Pero no había pensado que alguien más pudiera reír. Excepto ella y Durc, y no recordaba haber oído reír a nadie anteriormente. La calidad especial de la risa de Jondalar —la libertad jubilosa y sincera que expresaba— invitaba a la respuesta. Había un deleite sin límites en su voz mientras se reía de sí mismo, y desde el momento en que Ayla la oyó, le gustó. A diferencia de la reprobación del varón adulto del Clan, la risa de Jondalar demostraba aprobación sólo con el sonido. No sólo era bueno reír sino que había que participar; era imposible resistir.
Y Ayla no resistió. Su primera sorpresa escandalizada se convirtió en sonrisa y después en risa. No sabía dónde estaba la gracia, pero se reía porque se reía Jondalar.
—Don-da-lah, ¿cuál es la palabra —preguntó Ayla cuando se apagaron las carcajadas— para ja-ja-ja?
— ¿Risa? ¿Reír?
— ¿Cuál es... palabra correcta?
—Las dos son correctas. Cuando lo hacemos, dices: nos reímos. Cuando hablas de ello dices: la risa —explicó.
Ayla reflexionó un momento. Había más en lo que él decía que la simple manera de emplear la palabra; en hablar había algo más que palabras. Ya conocía muchas, pero se decepcionaba una y otra vez al tratar de expresar sus pensamientos. Existía una forma de reunirlas, y un significado que no podía captar del todo. Aunque comprendía la mayor parte de lo que decía Jondalar, las palabras sólo servían de indicio. Ella comprendía otro tanto por su aptitud preceptiva para leer su lenguaje corporal inconsciente. Pero sentía la falta de precisión y profundidad de su conversación.
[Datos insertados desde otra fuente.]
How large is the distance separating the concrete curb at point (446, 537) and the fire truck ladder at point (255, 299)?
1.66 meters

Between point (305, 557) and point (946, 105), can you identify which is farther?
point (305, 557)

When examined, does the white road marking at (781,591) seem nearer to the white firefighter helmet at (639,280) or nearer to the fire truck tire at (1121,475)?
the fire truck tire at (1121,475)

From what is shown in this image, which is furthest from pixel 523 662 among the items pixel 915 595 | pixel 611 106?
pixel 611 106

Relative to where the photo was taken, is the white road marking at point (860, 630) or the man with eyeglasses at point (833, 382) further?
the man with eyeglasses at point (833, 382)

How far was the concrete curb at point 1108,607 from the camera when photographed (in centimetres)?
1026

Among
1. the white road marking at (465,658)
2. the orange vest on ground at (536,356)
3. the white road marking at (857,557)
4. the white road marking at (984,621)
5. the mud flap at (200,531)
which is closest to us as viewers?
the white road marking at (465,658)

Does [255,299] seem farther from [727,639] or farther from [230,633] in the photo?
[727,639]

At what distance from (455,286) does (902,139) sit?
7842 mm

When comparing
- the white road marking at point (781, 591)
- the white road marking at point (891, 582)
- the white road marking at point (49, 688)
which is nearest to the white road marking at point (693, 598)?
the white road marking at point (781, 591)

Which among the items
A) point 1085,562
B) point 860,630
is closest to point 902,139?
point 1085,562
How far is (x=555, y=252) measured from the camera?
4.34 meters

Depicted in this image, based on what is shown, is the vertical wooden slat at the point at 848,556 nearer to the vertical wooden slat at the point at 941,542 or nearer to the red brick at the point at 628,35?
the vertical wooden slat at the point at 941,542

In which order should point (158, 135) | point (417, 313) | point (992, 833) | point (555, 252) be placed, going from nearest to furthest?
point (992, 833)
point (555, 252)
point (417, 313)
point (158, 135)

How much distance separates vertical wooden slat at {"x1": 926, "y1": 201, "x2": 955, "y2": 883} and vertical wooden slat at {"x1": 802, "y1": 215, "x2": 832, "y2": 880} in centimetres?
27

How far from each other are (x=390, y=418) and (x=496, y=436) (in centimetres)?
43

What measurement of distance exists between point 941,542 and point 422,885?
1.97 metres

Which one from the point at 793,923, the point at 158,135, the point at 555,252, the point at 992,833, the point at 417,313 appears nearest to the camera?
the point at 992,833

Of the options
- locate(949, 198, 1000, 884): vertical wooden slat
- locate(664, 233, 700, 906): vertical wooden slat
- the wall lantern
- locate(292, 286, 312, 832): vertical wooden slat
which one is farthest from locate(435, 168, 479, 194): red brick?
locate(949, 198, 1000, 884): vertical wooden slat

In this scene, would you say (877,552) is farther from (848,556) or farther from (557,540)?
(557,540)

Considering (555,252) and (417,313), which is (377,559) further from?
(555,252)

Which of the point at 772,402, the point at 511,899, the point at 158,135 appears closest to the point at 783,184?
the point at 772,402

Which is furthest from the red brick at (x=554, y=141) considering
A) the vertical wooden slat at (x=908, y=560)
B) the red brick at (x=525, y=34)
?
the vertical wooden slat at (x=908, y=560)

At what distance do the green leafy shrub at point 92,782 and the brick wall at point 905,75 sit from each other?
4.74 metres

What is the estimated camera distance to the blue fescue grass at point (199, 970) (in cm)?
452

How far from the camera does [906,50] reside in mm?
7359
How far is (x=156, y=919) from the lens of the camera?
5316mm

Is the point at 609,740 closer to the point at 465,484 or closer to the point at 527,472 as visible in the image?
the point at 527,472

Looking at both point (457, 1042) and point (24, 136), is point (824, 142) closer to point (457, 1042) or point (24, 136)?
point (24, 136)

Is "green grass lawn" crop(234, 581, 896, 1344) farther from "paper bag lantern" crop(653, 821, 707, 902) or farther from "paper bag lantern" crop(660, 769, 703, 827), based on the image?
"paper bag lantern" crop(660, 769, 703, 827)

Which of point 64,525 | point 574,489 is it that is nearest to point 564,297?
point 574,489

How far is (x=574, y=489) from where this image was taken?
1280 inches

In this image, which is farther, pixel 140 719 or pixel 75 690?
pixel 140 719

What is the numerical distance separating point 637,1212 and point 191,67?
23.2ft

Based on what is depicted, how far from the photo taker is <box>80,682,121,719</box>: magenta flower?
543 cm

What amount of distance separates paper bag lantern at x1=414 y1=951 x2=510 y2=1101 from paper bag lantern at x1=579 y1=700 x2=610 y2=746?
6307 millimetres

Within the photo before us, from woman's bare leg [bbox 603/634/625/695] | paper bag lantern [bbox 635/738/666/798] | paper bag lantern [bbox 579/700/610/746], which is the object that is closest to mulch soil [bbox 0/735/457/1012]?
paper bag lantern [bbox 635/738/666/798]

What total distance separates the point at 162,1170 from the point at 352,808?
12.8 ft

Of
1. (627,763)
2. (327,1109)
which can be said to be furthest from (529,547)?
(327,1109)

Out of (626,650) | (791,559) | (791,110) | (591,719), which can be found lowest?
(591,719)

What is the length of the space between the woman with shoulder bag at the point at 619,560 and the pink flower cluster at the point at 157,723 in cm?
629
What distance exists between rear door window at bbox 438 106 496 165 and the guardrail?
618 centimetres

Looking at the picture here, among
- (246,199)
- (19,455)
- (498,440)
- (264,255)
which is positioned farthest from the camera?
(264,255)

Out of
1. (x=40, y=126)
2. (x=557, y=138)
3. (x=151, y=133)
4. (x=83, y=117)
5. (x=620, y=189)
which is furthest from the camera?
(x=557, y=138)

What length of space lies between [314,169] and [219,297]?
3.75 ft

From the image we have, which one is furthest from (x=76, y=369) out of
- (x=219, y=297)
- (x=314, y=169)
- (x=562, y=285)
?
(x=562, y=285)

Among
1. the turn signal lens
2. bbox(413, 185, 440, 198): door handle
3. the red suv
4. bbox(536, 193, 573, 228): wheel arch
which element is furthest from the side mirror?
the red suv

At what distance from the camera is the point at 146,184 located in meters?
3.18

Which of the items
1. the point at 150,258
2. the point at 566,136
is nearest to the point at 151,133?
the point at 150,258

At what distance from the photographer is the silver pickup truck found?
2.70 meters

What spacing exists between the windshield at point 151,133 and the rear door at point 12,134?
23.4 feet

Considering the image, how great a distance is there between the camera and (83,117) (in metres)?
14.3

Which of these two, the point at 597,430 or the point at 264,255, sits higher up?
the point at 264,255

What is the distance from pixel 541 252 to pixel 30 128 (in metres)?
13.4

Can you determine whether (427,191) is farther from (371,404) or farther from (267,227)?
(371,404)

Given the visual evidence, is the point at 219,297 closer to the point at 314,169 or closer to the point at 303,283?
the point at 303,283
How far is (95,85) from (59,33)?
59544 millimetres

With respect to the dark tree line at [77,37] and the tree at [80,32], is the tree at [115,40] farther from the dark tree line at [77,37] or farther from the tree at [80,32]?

Peor aún era la sensación de que ella sabía, pero no podía recordar, y la tensión insoportable que sentía cuando estaba a punto de recordar, una especie de nudo doloroso que luchaba por desatarse.
— ¿Don—da—lah reír?
—Sí, es cierto.
—Ayla reír. Ayla gusta reír.
—En este momento Jondalar ir fuera. ¿Dónde está mi ropa?
Ayla trajo el montón de prendas de que le había despojado cuando tuvo que desnudarle. Estaban hechas jirones por las zarpas del león y manchadas con sangre seca. Las cuentas y demás elementos del diseño estaban desprendiéndose de la camisa adornada.
Cuando vio su ropa, Jondalar se puso serio.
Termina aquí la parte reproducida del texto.